Basic Function and Scope of Position:
This position will lead and/or support in vitro diagnostic (IVD) design and development activities, focusing on driving strategy and documentation requirements throughout the product life cycle process for multiple concurrent projects.
The position will manage design and development plans (DDP), traceability matrices, risk management activities, phase review requirements, design/process/clinical verification and validation plans/protocols/reports, design history file (DHF) compilation, design change, design transfer, and post market surveillance.
The position will support driving continuous improvement of the quality management system.
Ideal candidates will have superior knowledge of design control/product development, risk management, ISO 13485, ISO 14971, 21 CFR 820, IVDD. A Quality Engineering/Quality Assurance background and a strong understanding of medical device design controls in a regulated environment.
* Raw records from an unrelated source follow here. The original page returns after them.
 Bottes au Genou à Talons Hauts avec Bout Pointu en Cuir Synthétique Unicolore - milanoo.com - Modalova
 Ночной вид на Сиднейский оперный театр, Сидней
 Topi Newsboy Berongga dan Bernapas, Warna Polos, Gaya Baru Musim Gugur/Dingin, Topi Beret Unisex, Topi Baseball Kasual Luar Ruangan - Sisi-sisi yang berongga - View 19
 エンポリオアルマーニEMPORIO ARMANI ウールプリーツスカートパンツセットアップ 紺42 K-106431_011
Tasks and Responsibilities:
• Provide design control/product development strategy guidance to cross-functional team
• Act as QA lead on project sub-teams (i.e. Operations, Clinical, Development, Commercial, etc.)
• Develop and drive design and development plans (DDP)
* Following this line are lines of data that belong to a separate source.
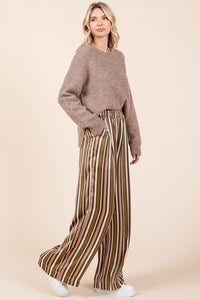 Thumbnail for Mittoshop Striped Satin Elastic Waist Wide Leg Pants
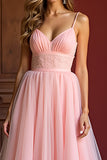 Elégant rose A ligne spaghetti bretelles longue robe de bal en tulle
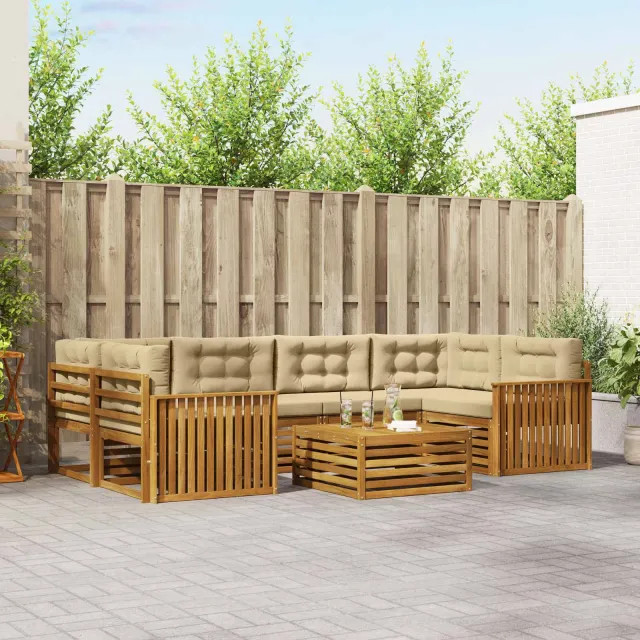 vidaXL Buiten bankenset 7 st 6-zits Natuurlijk en Beige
• Develop and drive Traceability Matrices
• Coordinate and drive phase deliverables with cross-functional product development team
• Drive documentation requirements throughout product development process
• Manage compliance and completion of DHFs
• Ensure compliance with regulatory requirements and internal policy and procedures
• Assist in ensuring Quality Systems are established, implemented, and maintained in compliance with all appropriate regulatory standards, including federal, state and local
• Coordinates or assists in coordinating regular quality systems meetings reviewing quality metrics
• Participates in Product Quality reviews, management reviews and preparation of quality reports
• Establishes/updates procedures related to the product development process including design control.